**What the task requires:**
Each entry needs to be given again, character for character.

Collected data:
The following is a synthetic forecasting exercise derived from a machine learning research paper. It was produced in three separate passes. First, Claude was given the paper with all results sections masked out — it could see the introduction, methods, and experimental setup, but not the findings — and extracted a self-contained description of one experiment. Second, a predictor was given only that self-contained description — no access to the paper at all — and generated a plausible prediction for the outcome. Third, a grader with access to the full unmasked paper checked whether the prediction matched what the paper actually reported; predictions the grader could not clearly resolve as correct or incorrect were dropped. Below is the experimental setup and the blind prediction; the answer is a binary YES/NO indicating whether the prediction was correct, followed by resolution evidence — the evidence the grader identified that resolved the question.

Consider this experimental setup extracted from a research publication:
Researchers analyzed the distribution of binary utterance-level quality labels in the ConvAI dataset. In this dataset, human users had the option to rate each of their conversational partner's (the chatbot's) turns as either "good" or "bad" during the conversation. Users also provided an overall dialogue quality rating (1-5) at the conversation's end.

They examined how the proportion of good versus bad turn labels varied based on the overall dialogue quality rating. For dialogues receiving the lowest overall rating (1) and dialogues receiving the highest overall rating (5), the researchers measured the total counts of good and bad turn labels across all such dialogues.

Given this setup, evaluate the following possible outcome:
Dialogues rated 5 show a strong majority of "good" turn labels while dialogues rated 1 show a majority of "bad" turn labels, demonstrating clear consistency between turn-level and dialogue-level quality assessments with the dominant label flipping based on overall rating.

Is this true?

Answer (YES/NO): YES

**Task output:**
The following is a synthetic forecasting exercise derived from a machine learning research paper. It was produced in three separate passes. First, Claude was given the paper with all results sections masked out — it could see the introduction, methods, and experimental setup, but not the findings — and extracted a self-contained description of one experiment. Second, a predictor was given only that self-contained description — no access to the paper at all — and generated a plausible prediction for the outcome. Third, a grader with access to the full unmasked paper checked whether the prediction matched what the paper actually reported; predictions the grader could not clearly resolve as correct or incorrect were dropped. Below is the experimental setup and the blind prediction; the answer is a binary YES/NO indicating whether the prediction was correct, followed by resolution evidence — the evidence the grader identified that resolved the question.

Consider this experimental setup extracted from a research publication:
Researchers analyzed the distribution of binary utterance-level quality labels in the ConvAI dataset. In this dataset, human users had the option to rate each of their conversational partner's (the chatbot's) turns as either "good" or "bad" during the conversation. Users also provided an overall dialogue quality rating (1-5) at the conversation's end.

They examined how the proportion of good versus bad turn labels varied based on the overall dialogue quality rating. For dialogues receiving the lowest overall rating (1) and dialogues receiving the highest overall rating (5), the researchers measured the total counts of good and bad turn labels across all such dialogues.

Given this setup, evaluate the following possible outcome:
Dialogues rated 5 show a strong majority of "good" turn labels while dialogues rated 1 show a majority of "bad" turn labels, demonstrating clear consistency between turn-level and dialogue-level quality assessments with the dominant label flipping based on overall rating.

Is this true?

Answer (YES/NO): YES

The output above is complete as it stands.